Therefore, the aim of this study was to: (1) study both the short-term and long-term effects of a combined WMS-training and exercise training on PA and modifiable determinants of PA, including WMS, confidence in wheelchair mobility, and physical fitness in youth using a manual wheelchair and (2) explore differences in outcomes based on the order of training, i.e., WMS-training before or after exercise training.

Methods

Participants

In this practice based study, a convenience sample of participants was recruited at six rehabilitation centres/schools for special education in the Netherlands. Participants were included if they were: between 7 and 18 years of age, bimanually propel their wheelchair, use wheelchair on a daily basis, able to understand the spoken Dutch language, able to understand simple instructions and had a problem related to WMS, physical fitness, and/or PA. Participants were excluded if they had undergone a medical intervention during the previous six months that could have affected the intervention study outcomes (e.g., botox-injections). Local physiotherapists (PT), occupational therapists (OT), or physical education (PE) teachers approached and informed suitable participants and their parents.

Exercises to complete
1. Condense the paragraph of the study excerpt that begins "In this practice based study" into a short bulleted list that keeps its main facts.
2. Reproduce word for word the part of the study excerpt that opens with the words containing "Therefore, the aim" and closes with "after exercise training.".

Material shown
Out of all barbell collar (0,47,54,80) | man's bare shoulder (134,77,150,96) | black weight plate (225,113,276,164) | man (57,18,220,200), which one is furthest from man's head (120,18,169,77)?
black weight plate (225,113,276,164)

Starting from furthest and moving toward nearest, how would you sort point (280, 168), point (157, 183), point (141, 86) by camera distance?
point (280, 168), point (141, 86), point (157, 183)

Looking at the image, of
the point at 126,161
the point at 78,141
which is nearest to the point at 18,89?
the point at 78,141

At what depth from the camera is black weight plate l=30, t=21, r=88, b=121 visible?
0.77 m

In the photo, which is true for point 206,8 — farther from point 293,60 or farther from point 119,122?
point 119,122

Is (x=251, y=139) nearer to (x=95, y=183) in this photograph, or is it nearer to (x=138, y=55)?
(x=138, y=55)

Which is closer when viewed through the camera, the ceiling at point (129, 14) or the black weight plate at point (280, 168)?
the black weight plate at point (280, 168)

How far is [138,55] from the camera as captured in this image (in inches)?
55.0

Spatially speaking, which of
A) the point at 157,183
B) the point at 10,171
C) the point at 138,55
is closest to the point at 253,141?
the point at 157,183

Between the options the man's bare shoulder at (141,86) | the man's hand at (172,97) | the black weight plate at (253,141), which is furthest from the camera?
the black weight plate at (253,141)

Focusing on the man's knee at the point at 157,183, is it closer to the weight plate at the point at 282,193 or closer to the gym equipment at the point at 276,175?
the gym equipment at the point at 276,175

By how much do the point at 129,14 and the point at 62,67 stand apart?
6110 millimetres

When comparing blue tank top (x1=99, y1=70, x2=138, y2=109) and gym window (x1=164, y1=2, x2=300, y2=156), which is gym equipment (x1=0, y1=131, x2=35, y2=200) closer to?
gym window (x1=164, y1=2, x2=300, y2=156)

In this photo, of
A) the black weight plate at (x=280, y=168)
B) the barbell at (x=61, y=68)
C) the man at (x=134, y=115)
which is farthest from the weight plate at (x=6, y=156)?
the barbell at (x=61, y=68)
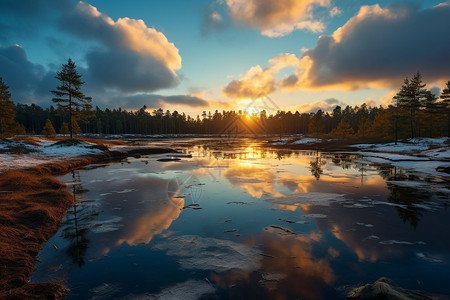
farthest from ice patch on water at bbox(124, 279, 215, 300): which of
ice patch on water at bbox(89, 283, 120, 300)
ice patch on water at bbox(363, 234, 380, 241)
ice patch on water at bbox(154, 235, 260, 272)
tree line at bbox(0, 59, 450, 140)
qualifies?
tree line at bbox(0, 59, 450, 140)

List of answers
1.
- Recruitment: a convenience sample from six rehabilitation centres/schools for special education in the Netherlands.
- Inclusion criteria:
  - aged 7 to 18
  - propel their wheelchair bimanually
  - use the wheelchair daily
  - understand spoken Dutch and simple instructions
  - have a problem related to WMS, physical fitness, and/or PA
- Exclusion criterion: a medical intervention in the previous six months that could have affected the study outcomes (e.g., botox injections).
- Approach: local physiotherapists, occupational therapists, or physical education teachers approached and informed suitable participants and their parents.

2.
Therefore, the aim of this study was to: (1) study both the short-term and long-term effects of a combined WMS-training and exercise training on PA and modifiable determinants of PA, including WMS, confidence in wheelchair mobility, and physical fitness in youth using a manual wheelchair and (2) explore differences in outcomes based on the order of training, i.e., WMS-training before or after exercise training.